## Passage given
The sister thing reminded me a little bit of Frozen, but that's the only part that appealed to me. Like others of its genre, the plot is driven forward by misunderstandings, refusals to listen, misinterpretations, and other petty obstacles that could be solved with thirty seconds of talking.

The style is full of trite teenspeak and quotations way beyond their years (Lennie constantly reads Wuthering Heights -- isn't that about a mentally abusive man who marries his beau's daughter? -- but oh precious she is that she reads something so adult). At one point, it's revealed that the sister was pregnant at the time of her death, but no one raises a hand about how they, as teenagers, expected to raise it, earn money, get a house. Everyone was too entranced by the tragic baby romance.

This is for people who un-ironically enjoy the romances you see in Hannah Montana and The Bachelor. There are essentially no stakes, and the characters are too hippie-dippie to be realistic.


Steelheart by Brandon Sanderson

Steelheart is a book about what happens when superheroes stop being polite and start getting real. Essentially they all become supervillains, taking over cities and ruling with an iron a steel fist. In fact, the entire city's been turned into steel and plunged into darkness.

This is the story of David, a boy with a mission against the super who killed his father. He joins with La Resistance, eager to show his skills and the encyclopedia of knowledge he's been gathering all his life in preparation for revenge.

## Data provided
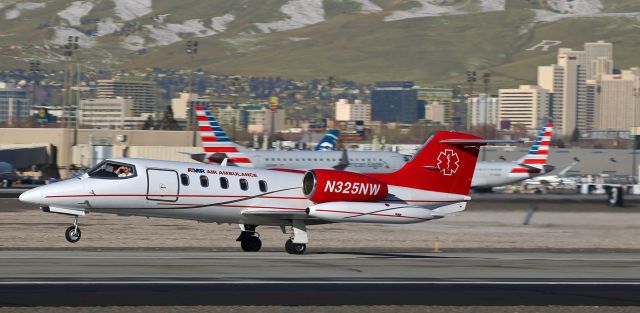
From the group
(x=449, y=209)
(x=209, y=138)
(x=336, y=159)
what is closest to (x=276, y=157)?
(x=336, y=159)

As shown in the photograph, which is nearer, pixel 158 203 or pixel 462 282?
pixel 462 282

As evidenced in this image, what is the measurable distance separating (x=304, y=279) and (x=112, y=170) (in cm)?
925

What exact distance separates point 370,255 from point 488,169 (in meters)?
57.2

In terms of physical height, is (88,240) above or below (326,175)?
below

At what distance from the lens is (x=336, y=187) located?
3578 cm

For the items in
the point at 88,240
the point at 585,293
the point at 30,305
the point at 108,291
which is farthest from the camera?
the point at 88,240

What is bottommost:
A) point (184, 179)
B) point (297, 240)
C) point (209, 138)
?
point (297, 240)

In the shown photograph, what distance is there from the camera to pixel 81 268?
2884 centimetres

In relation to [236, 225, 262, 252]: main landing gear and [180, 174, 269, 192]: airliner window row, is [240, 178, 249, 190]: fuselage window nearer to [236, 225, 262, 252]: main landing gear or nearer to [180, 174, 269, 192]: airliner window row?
[180, 174, 269, 192]: airliner window row

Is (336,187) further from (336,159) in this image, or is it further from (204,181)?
(336,159)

## Exercise directions
In the book reviews, which novel does Lennie constantly read?

## Task response
Wuthering Heights